On the other hand, I think it's bullshit that Sony tried to bury this film the way they did - I saw several movies over the past year with extensive marketing campaigns, lauded by many, that I hated far more than this. Why the hell would they refuse to give press screeners for a competently made action film such as this? One inevitably must conclude that beyond the film not turning out the way they'd hoped, if indeed that's even the case, burying a film driven by a woman of color is a bad look, especially in the current climate. Taraji carries a vast amount of the heavy lifting here, injecting heart, charisma, and guts where perhaps the script was lacking it - I don't think the director, Babak Najafi, had much of a vision to speak of regarding the way he chose to direct the film. Why not have a woman of color direct this film? There's literally no reason not to give the directing chair to a woman for this project. It's fucking 2018.

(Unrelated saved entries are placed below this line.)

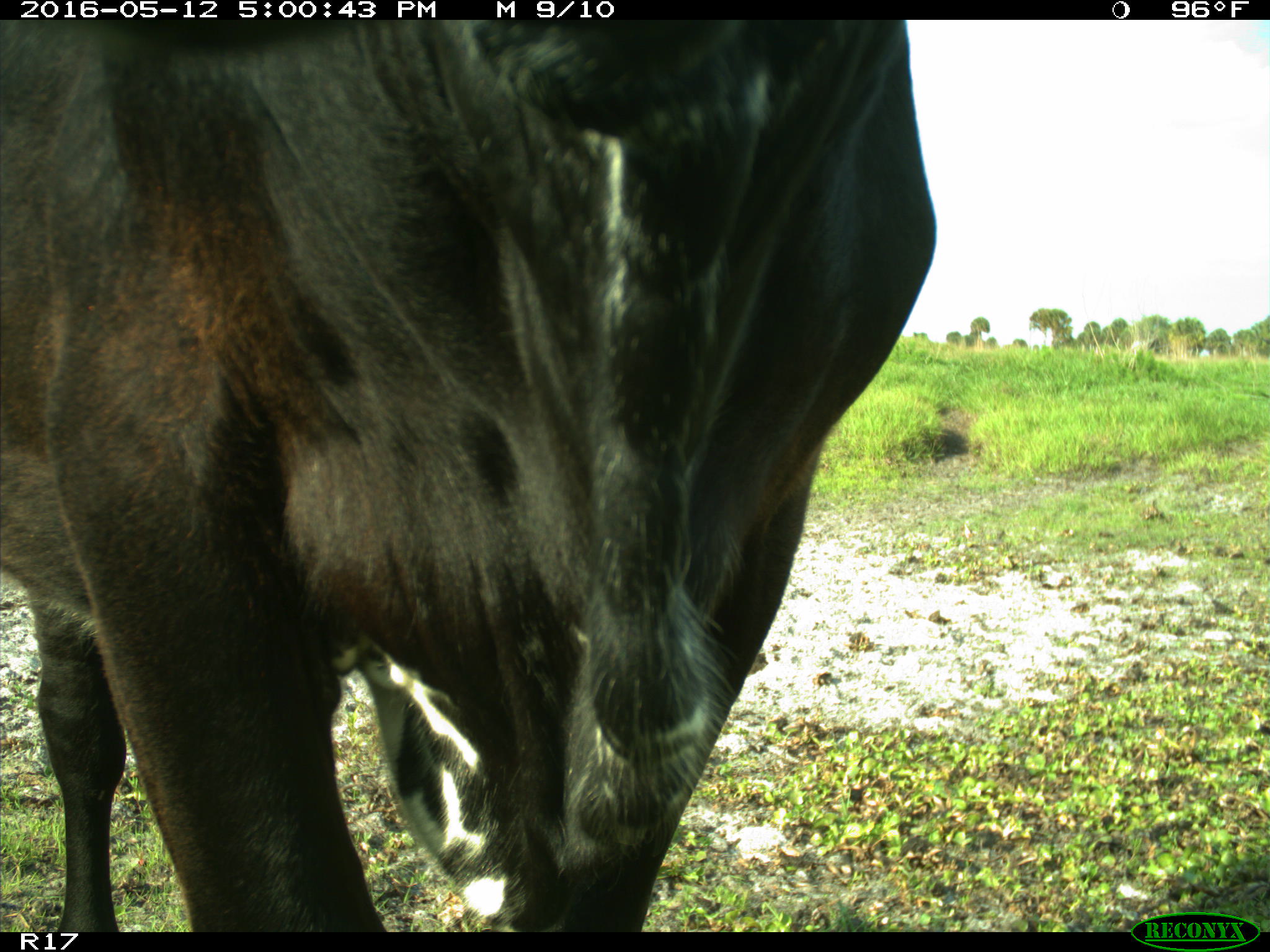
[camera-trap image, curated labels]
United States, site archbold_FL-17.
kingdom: Animalia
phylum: Chordata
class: Mammalia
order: Artiodactyla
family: Bovidae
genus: Bos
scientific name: Bos taurus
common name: domestic cow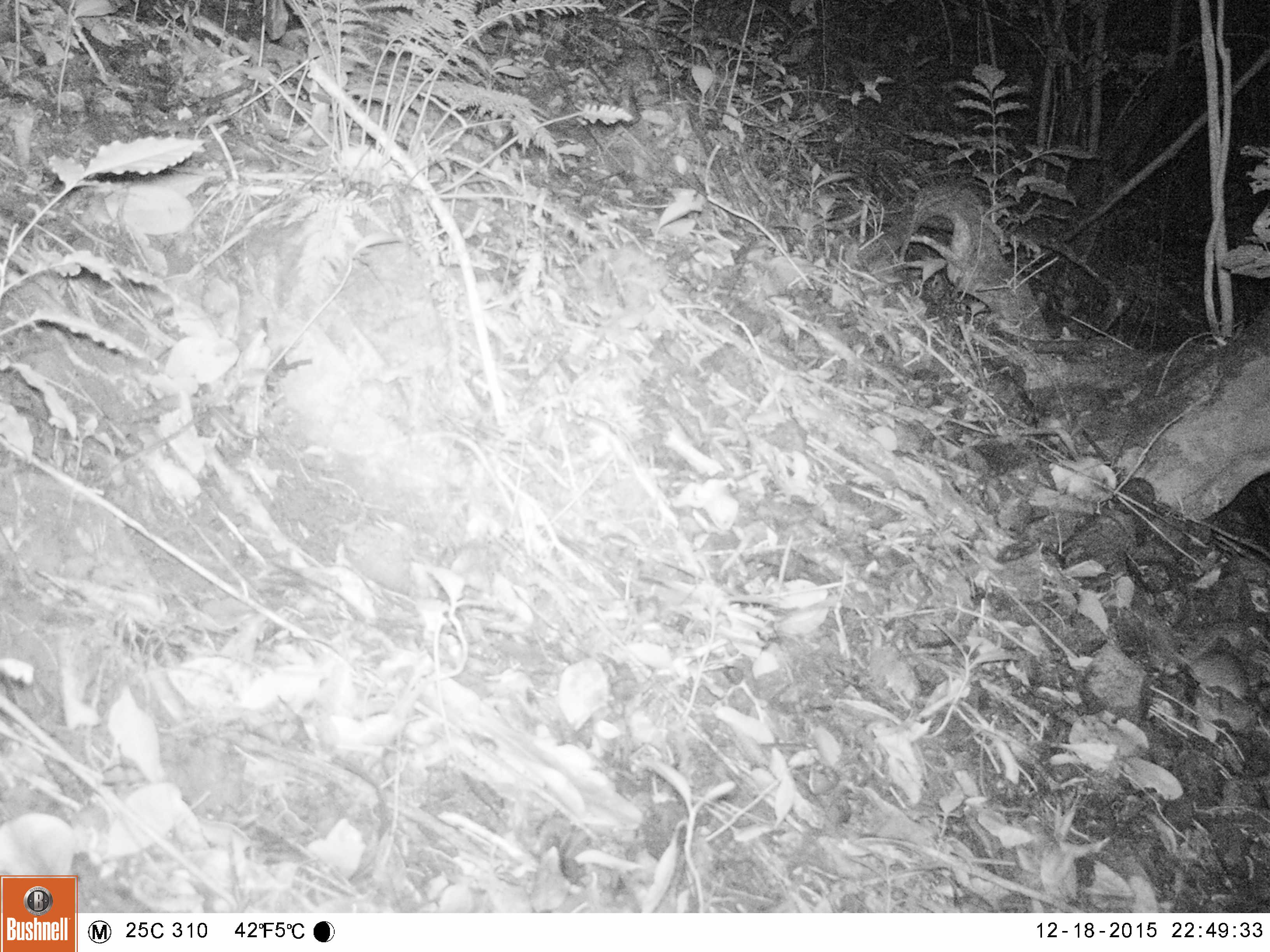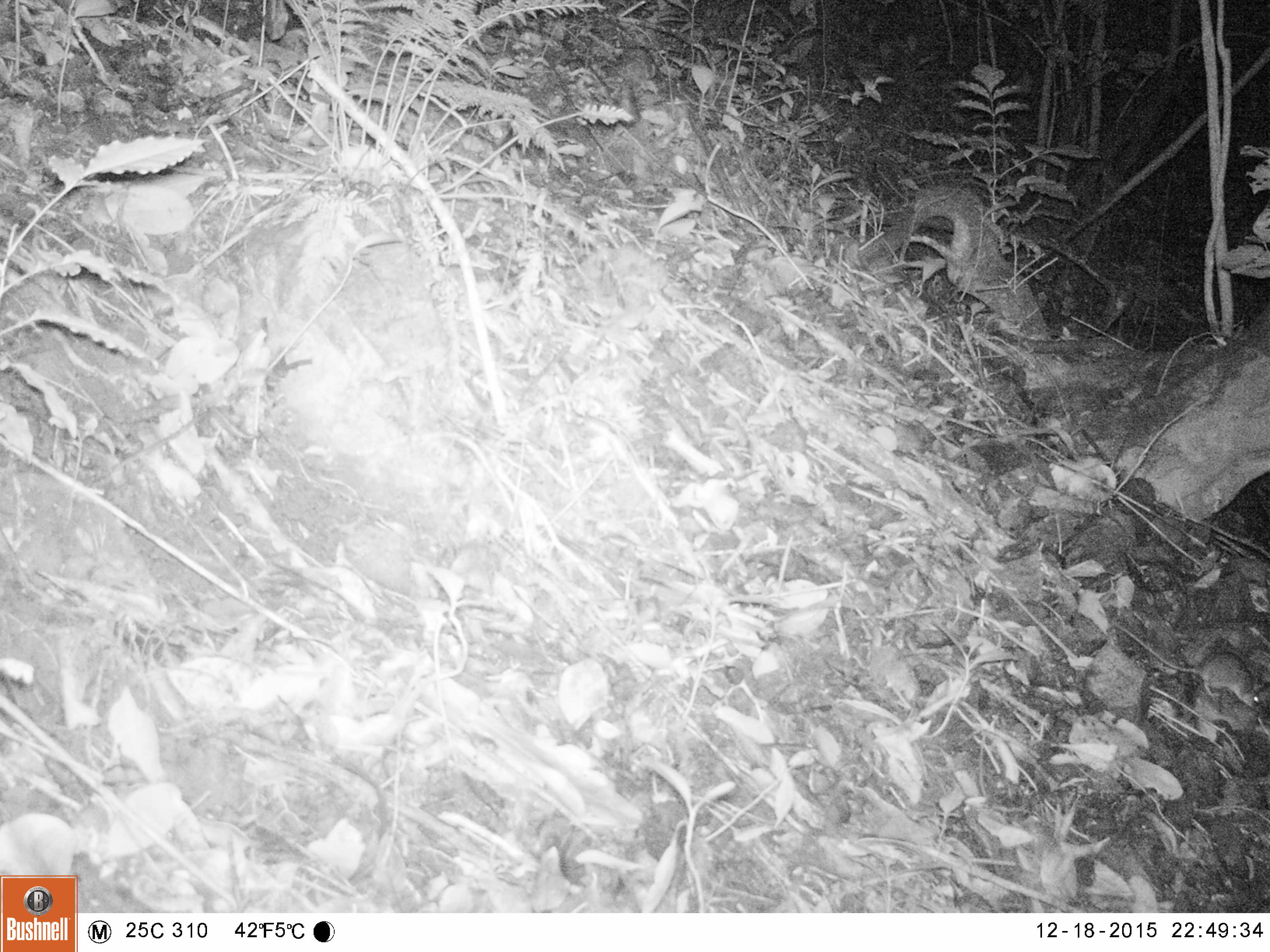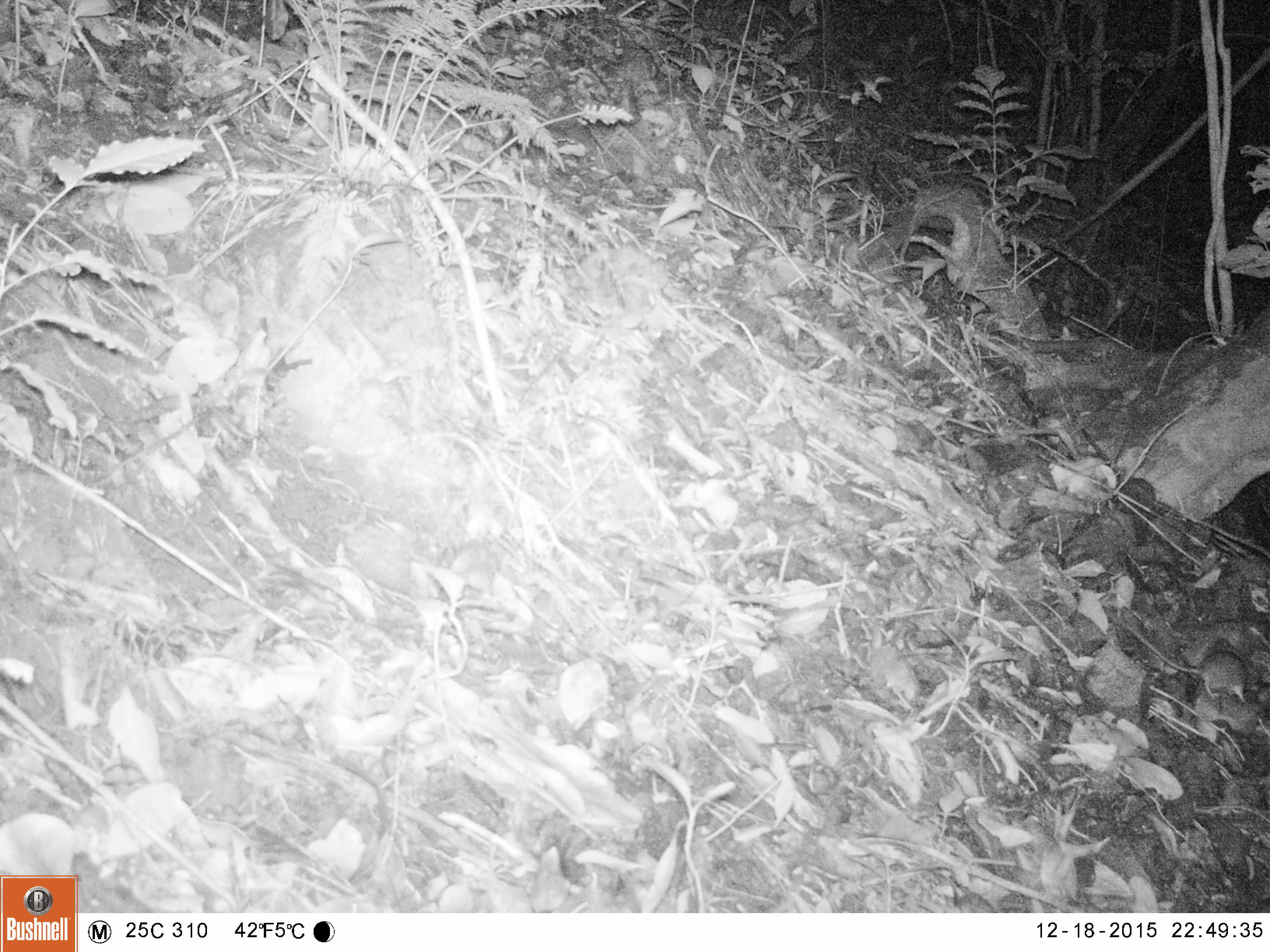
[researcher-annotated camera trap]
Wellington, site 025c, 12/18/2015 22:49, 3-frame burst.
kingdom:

The film also suffers from an odd lack of Mary sometimes, choosing to spend long scenes on young Danny (Jahi Di'Allo Winston), an orphan Mary has taken in over guilt from killing his father for a job the year before. Winston is a good actor, to be sure, and I'm interested to see the projects he'll do as he gets older, but since the film is named after Mary, it should be Mary's story, primarily. We also don't get as much backstory about her as I'd like - we're sort of thrown into the thick of things without our footing, and we're never given much of an opportunity to find it. I did like Mary and Danny's chemistry with one another, though - many of those moments are among the best in an otherwise bland collection of scenes. The climax has some fun to offer, and a badass moment of catharsis for Mary, but it could have been more, and the disappointment comes from seeing all the necessary components for something special, but never actually getting a memorable, cohesive narrative.
It should have gotten more of a marketing push and it should have gotten press screeners, but maybe more importantly, it should have had more women behind the scenes to create a special project that this clearly had immense potential to be. As it is, it's fine. But it could have been fucking great. The time is long past to not only give women of color protagonist roles in films, but the high-concept projects they deserve, and opportunities for women behind the camera. Only 18% of the films produced in 2017 gave major behind-the-scenes roles to women. Hollywood still has a lot of fucking work to do. Let's all make sure we're demanding more of them.